▶ [FRAGMENT TEKSTU]:
Wysłany: 2010-10-21, 17:35 Kiedy odbędzie się najbliższy mini-turniej w DisieIIBE?
Witam właśnie oczekuję mini-turnieju w Disie bunt elfów(najlepiej przez gamerangera) I chcę abyśmy zagrali we własną mapkę bądź tą co była tylko trochę ją podrasować.Np. każdy dostaje po czarodzieju i sobowtórze.I czy imporci są dozwoleni. Proszę o odpowiedź(żadnych obraźliwych po prostu tych co chcą zagrać)
Sama organizacja to nie problem Bynajmniej u mnie problemy pojawiały się z mapkami. Ale jakiś miniturniej można sobie pyknąć. Choć ja jestem zwolennikiem gry na standardowych ustawieniach, bez zbytnich udziwnień.
Wow chłopaki nie wiedziałem że tacy do gry chętni będziecie :) Możemy zagrać :) Jeden na forum pisał mi na pw że też może zagrać więc coś się wymyśli :)
Ludzie baliby się grać Elle ;]
Swoją drogą sam z chęcią bym zagrał, ale jednak właśnie niestandardowo.
No nie wiem, mapy na cele misji? Np. Zdobądź X surowców czy X% mapy, albo podbij mega-odwalony zamek w centrum mapy przed drugim graczem.
Myślę że można też prowadzić ranking nacji, zrobić mini-mapkę Neveendaru, zaznaczyć ile % ziemi ma każda frakcja, jakieś punkty strategiczne w władaniu konkretnych osób, i np. co turniej przeprowadzać walki kończące się potyczką w punkcie przegrywającej nacji (czyli z finałowym graczem który ma najmniej punktów) ułatwiając mu obronę stolicy ale również dając do pokonania przeciwnika z dosyć ułatwionym startem....
(kończąc to gdy wszystkie rasy zostaną podbite przez jedną, podbici zaś musieliby związać unię z inną nacją bądź grać jako neutralni w następnych mini-turniejach)
Tak, nagle mam napad oświeceń, spokojnie, przejdzie mi, nie musicie się bać.
_________________
Cytat:
Every theory of love, from Plato down, teaches that each individual loves in the other sex what he lacks in himself.

(Wiersze ze zbioru danych)
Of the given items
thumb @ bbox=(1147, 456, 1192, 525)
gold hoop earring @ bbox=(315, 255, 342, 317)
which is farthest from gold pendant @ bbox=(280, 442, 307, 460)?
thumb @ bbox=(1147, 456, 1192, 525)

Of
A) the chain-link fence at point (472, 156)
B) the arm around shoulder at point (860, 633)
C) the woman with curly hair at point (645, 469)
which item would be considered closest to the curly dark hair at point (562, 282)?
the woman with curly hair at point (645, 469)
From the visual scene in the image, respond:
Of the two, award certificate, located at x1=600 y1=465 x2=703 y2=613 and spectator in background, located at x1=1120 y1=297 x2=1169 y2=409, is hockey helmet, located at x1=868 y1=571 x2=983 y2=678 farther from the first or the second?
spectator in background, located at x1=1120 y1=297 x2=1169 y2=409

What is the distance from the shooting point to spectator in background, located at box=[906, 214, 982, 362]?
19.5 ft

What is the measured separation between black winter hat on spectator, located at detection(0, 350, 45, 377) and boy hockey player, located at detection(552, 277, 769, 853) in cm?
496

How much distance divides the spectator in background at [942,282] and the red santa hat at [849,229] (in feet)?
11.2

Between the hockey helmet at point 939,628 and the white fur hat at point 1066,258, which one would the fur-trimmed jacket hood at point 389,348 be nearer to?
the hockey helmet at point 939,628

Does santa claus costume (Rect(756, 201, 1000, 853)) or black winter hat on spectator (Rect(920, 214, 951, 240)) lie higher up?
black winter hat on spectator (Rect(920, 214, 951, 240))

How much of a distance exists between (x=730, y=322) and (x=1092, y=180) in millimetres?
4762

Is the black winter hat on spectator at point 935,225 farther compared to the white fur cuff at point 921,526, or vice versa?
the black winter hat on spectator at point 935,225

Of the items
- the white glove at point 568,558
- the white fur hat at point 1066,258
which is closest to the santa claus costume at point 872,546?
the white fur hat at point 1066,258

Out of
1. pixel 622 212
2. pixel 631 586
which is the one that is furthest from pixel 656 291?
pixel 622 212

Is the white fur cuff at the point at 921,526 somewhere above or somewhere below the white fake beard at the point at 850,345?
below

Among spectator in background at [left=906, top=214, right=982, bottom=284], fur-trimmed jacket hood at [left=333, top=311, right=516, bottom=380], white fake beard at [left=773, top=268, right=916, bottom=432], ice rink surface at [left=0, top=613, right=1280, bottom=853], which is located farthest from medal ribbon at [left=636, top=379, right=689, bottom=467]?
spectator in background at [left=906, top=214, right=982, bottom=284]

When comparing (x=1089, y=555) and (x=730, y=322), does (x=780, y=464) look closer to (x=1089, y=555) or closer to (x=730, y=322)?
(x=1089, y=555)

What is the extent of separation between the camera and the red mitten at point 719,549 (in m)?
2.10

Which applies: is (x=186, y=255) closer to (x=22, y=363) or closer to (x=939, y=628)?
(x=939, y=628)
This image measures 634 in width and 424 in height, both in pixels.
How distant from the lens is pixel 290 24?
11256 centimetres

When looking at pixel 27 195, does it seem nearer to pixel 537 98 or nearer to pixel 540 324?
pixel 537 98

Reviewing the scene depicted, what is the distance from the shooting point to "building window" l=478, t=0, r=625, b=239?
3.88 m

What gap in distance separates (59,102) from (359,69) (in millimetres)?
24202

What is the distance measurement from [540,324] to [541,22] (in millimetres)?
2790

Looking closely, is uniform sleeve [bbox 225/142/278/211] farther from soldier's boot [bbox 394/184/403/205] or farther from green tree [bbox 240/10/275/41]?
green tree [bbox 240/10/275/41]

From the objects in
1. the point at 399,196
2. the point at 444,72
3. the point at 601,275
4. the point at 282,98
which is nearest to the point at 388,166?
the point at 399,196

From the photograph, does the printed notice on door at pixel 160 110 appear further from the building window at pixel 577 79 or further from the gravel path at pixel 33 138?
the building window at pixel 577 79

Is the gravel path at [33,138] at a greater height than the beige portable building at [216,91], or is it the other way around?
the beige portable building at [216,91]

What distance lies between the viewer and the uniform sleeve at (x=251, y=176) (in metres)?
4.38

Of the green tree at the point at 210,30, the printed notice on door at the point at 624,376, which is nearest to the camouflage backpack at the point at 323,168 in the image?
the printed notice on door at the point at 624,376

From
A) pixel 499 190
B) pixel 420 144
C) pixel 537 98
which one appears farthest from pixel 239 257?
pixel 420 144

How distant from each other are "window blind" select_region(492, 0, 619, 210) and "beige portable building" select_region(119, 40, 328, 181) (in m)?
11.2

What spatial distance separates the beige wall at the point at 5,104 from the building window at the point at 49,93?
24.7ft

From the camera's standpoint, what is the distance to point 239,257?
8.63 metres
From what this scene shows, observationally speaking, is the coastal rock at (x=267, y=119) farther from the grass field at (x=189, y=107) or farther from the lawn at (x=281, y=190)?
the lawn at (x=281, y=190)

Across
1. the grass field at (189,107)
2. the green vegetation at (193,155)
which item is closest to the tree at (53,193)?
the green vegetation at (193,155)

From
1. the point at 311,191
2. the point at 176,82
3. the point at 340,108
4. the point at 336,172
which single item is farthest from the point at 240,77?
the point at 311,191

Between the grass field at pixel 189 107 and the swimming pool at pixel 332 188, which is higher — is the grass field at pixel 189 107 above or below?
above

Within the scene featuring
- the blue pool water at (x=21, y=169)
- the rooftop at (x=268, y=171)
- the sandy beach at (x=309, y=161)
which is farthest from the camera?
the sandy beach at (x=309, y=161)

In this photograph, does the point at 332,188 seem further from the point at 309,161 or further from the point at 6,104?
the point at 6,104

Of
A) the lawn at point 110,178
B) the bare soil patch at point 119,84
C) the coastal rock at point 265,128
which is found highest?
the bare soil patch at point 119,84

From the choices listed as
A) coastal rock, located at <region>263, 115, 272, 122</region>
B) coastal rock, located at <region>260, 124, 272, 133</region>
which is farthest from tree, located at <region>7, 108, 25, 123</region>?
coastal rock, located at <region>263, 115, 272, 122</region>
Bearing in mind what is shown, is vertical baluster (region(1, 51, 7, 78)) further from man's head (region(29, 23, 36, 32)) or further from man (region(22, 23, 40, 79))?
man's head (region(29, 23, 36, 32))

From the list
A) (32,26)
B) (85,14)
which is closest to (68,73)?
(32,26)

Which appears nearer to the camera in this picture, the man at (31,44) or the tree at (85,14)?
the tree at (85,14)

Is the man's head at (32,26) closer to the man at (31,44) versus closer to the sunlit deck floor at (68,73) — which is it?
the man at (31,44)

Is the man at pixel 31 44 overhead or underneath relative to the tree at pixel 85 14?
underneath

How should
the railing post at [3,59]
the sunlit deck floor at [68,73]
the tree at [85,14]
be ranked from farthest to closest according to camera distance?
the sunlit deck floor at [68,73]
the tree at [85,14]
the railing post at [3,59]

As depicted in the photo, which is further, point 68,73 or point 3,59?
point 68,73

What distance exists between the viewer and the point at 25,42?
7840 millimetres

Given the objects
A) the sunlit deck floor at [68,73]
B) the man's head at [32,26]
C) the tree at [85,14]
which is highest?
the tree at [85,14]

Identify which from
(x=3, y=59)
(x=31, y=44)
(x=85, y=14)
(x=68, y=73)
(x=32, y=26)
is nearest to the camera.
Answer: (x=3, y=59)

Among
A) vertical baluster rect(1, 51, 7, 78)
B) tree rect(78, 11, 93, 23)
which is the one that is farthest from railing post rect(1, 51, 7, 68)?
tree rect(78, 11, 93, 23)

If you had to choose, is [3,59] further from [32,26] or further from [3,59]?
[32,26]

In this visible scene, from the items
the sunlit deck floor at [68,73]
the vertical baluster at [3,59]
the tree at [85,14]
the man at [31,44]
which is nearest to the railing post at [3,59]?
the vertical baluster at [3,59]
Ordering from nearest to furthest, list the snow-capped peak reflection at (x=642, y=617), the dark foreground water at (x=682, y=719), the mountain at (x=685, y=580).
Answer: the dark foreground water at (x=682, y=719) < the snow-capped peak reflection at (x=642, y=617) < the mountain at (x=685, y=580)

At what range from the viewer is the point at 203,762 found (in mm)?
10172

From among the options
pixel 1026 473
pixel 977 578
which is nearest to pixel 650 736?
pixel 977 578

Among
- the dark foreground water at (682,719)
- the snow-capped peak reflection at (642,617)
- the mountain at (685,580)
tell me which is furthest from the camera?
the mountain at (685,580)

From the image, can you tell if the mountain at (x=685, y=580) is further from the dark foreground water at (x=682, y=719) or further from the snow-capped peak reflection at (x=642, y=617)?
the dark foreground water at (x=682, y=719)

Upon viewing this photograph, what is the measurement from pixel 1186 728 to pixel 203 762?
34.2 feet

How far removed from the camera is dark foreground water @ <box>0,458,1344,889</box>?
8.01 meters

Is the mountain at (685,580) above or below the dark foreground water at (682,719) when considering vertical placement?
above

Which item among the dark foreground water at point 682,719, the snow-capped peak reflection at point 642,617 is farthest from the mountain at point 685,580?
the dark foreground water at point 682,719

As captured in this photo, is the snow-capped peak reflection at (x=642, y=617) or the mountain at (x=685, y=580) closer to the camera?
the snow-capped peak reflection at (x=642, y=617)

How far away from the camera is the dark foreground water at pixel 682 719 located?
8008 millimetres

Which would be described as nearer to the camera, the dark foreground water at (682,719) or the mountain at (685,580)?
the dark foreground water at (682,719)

▶ [ZADANIA DO WYKONANIA]:
(1) Przez jaki program autor pierwszego wpisu w wątku o mini-turnieju najchętniej rozegrałby turniej?
(2) Oceń, czy te zdania zgadzają się z wątkiem o mini-turnieju: (a) Autor pierwszego wpisu pyta, czy imporci są dozwoleni. (b) Jeden z uczestników woli grać na standardowych ustawieniach. (c) Ktoś napisał publicznie na forum, że też może zagrać.
(3) Wypisz bez zmian fragment wątku o mini-turnieju, zaczynając od „No nie wiem, mapy” i idąc dalej aż do „w następnych mini-turniejach)”.

▶ [ROZWIĄZANIA ZADAŃ]:
(1) Przez gamerangera.

(2)
(a) Tak: „I czy imporci są dozwoleni.”
(b) Tak: „Choć ja jestem zwolennikiem gry na standardowych ustawieniach, bez zbytnich udziwnień.”
(c) Nie: „Jeden na forum pisał mi na pw że też może zagrać”

(3)
No nie wiem, mapy na cele misji? Np. Zdobądź X surowców czy X% mapy, albo podbij mega-odwalony zamek w centrum mapy przed drugim graczem.
Myślę że można też prowadzić ranking nacji, zrobić mini-mapkę Neveendaru, zaznaczyć ile % ziemi ma każda frakcja, jakieś punkty strategiczne w władaniu konkretnych osób, i np. co turniej przeprowadzać walki kończące się potyczką w punkcie przegrywającej nacji (czyli z finałowym graczem który ma najmniej punktów) ułatwiając mu obronę stolicy ale również dając do pokonania przeciwnika z dosyć ułatwionym startem....
(kończąc to gdy wszystkie rasy zostaną podbite przez jedną, podbici zaś musieliby związać unię z inną nacją bądź grać jako neutralni w następnych mini-turniejach)